** Data provided follows **

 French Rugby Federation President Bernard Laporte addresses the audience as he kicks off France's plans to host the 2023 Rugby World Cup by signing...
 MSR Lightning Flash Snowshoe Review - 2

** End of Data provided **
** Data provided follows **

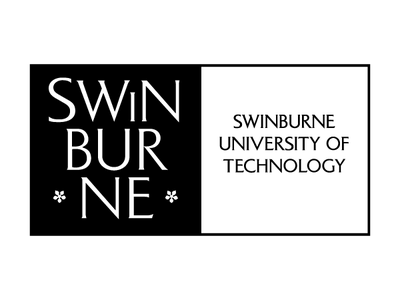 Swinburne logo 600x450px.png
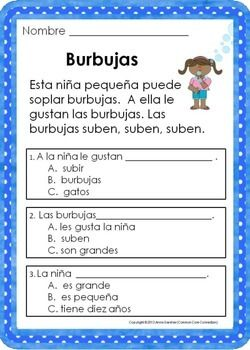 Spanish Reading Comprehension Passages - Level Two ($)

** End of Data provided **

In the listing above, find the line with "French Rugby Federation" and the line with "MSR Lightning Flash Snowshoe Review - 2"; output exactly those lines and all lines between them.

 French Rugby Federation President Bernard Laporte addresses the audience as he kicks off France's plans to host the 2023 Rugby World Cup by signing...
 MSR Lightning Flash Snowshoe Review - 2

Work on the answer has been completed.